IADC member Charles Cole and Margaret Fitzsimmons of Schuyler Roche & Crisham, P.C. in Chicago, Illinois successfully defended an emergency medicine physician in a two week jury trial in Joliet, Illinois.
A 47-year-old wheelchair-bound female with multiple sclerosis was sent to the emergency department by her private medical doctor for dehydration along with vague complaints of chest pain, nausea, and vomiting. The patient had been diagnosed and successfully treated for a pulmonary embolism seven months earlier. The defendant emergency medicine physician considered pulmonary embolism in his differential diagnosis but concluded that the patient presented with a low suspicion of that diagnosis.
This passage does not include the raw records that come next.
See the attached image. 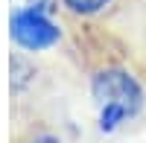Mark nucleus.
Here are the masks:
<instances>
[{
  "mask_svg": "<svg viewBox=\"0 0 146 143\" xmlns=\"http://www.w3.org/2000/svg\"><path fill=\"white\" fill-rule=\"evenodd\" d=\"M27 6L44 12V15H56V12L62 9V0H27Z\"/></svg>",
  "mask_w": 146,
  "mask_h": 143,
  "instance_id": "obj_6",
  "label": "nucleus"
},
{
  "mask_svg": "<svg viewBox=\"0 0 146 143\" xmlns=\"http://www.w3.org/2000/svg\"><path fill=\"white\" fill-rule=\"evenodd\" d=\"M9 88H12V97L21 99L23 93H27L32 85H35V79H38V64L29 58L27 50H15L9 58Z\"/></svg>",
  "mask_w": 146,
  "mask_h": 143,
  "instance_id": "obj_3",
  "label": "nucleus"
},
{
  "mask_svg": "<svg viewBox=\"0 0 146 143\" xmlns=\"http://www.w3.org/2000/svg\"><path fill=\"white\" fill-rule=\"evenodd\" d=\"M73 44L82 70L88 73V91L96 108L100 132L111 134L135 117L146 105V79L135 67L129 47L102 29L96 21H73Z\"/></svg>",
  "mask_w": 146,
  "mask_h": 143,
  "instance_id": "obj_1",
  "label": "nucleus"
},
{
  "mask_svg": "<svg viewBox=\"0 0 146 143\" xmlns=\"http://www.w3.org/2000/svg\"><path fill=\"white\" fill-rule=\"evenodd\" d=\"M117 0H62V12L70 21H100L114 9Z\"/></svg>",
  "mask_w": 146,
  "mask_h": 143,
  "instance_id": "obj_5",
  "label": "nucleus"
},
{
  "mask_svg": "<svg viewBox=\"0 0 146 143\" xmlns=\"http://www.w3.org/2000/svg\"><path fill=\"white\" fill-rule=\"evenodd\" d=\"M12 143H70L64 137V132L58 126H53L50 120H41V117H32V120L21 123L12 134Z\"/></svg>",
  "mask_w": 146,
  "mask_h": 143,
  "instance_id": "obj_4",
  "label": "nucleus"
},
{
  "mask_svg": "<svg viewBox=\"0 0 146 143\" xmlns=\"http://www.w3.org/2000/svg\"><path fill=\"white\" fill-rule=\"evenodd\" d=\"M9 35L18 50L27 53H44L64 38V29L53 21V15H44L38 9H29L27 3L18 6L9 18Z\"/></svg>",
  "mask_w": 146,
  "mask_h": 143,
  "instance_id": "obj_2",
  "label": "nucleus"
}]
</instances>
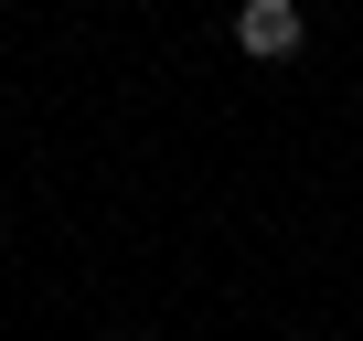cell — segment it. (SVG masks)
Returning <instances> with one entry per match:
<instances>
[{
	"label": "cell",
	"mask_w": 363,
	"mask_h": 341,
	"mask_svg": "<svg viewBox=\"0 0 363 341\" xmlns=\"http://www.w3.org/2000/svg\"><path fill=\"white\" fill-rule=\"evenodd\" d=\"M299 43H310V11H299V0H246V11H235V54L289 64Z\"/></svg>",
	"instance_id": "obj_1"
},
{
	"label": "cell",
	"mask_w": 363,
	"mask_h": 341,
	"mask_svg": "<svg viewBox=\"0 0 363 341\" xmlns=\"http://www.w3.org/2000/svg\"><path fill=\"white\" fill-rule=\"evenodd\" d=\"M96 341H107V330H96Z\"/></svg>",
	"instance_id": "obj_2"
}]
</instances>
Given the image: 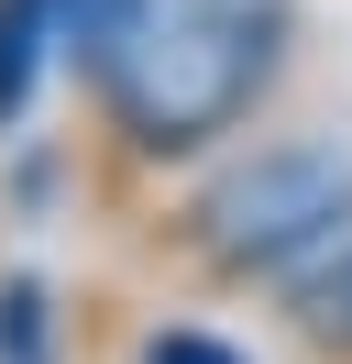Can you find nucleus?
<instances>
[{"label":"nucleus","mask_w":352,"mask_h":364,"mask_svg":"<svg viewBox=\"0 0 352 364\" xmlns=\"http://www.w3.org/2000/svg\"><path fill=\"white\" fill-rule=\"evenodd\" d=\"M286 45L275 0H143L99 55L110 122H121L143 155H187V144L231 133L242 111L264 100Z\"/></svg>","instance_id":"obj_1"},{"label":"nucleus","mask_w":352,"mask_h":364,"mask_svg":"<svg viewBox=\"0 0 352 364\" xmlns=\"http://www.w3.org/2000/svg\"><path fill=\"white\" fill-rule=\"evenodd\" d=\"M352 232V166L319 144H275V155L231 166L198 199V243L231 276H297L308 254H330Z\"/></svg>","instance_id":"obj_2"},{"label":"nucleus","mask_w":352,"mask_h":364,"mask_svg":"<svg viewBox=\"0 0 352 364\" xmlns=\"http://www.w3.org/2000/svg\"><path fill=\"white\" fill-rule=\"evenodd\" d=\"M286 309H297V331L319 342V353H352V232L286 276Z\"/></svg>","instance_id":"obj_3"},{"label":"nucleus","mask_w":352,"mask_h":364,"mask_svg":"<svg viewBox=\"0 0 352 364\" xmlns=\"http://www.w3.org/2000/svg\"><path fill=\"white\" fill-rule=\"evenodd\" d=\"M44 55H66L55 45V0H0V122H22Z\"/></svg>","instance_id":"obj_4"},{"label":"nucleus","mask_w":352,"mask_h":364,"mask_svg":"<svg viewBox=\"0 0 352 364\" xmlns=\"http://www.w3.org/2000/svg\"><path fill=\"white\" fill-rule=\"evenodd\" d=\"M0 364H44V287L33 276L0 287Z\"/></svg>","instance_id":"obj_5"},{"label":"nucleus","mask_w":352,"mask_h":364,"mask_svg":"<svg viewBox=\"0 0 352 364\" xmlns=\"http://www.w3.org/2000/svg\"><path fill=\"white\" fill-rule=\"evenodd\" d=\"M143 364H242V353H231V342H209V331H154Z\"/></svg>","instance_id":"obj_6"}]
</instances>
He conducted a standard work-up including a chest x-ray, blood work, and an EKG. The patient was admitted to the hospital for monitoring and further evaluation by a pulmonologist.
The patient suffered a massive cardiac arrest a little more than 24 hours after admission and died. She was survived by a husband and three adult children and several grandchildren. There was no autopsy and the cause and manner of death were hotly contested. The plaintiff contended that the cause of death was an undiagnosed and untreated pulmonary embolus that was missed by the defendant physician. The defense contended that pulmonary embolism was very unlikely based upon the patient’s presentation and that the standard of care did not require a work-up or treatment for a pulmonary embolism.
The jury deliberated over the course of two days before reaching a defense verdict.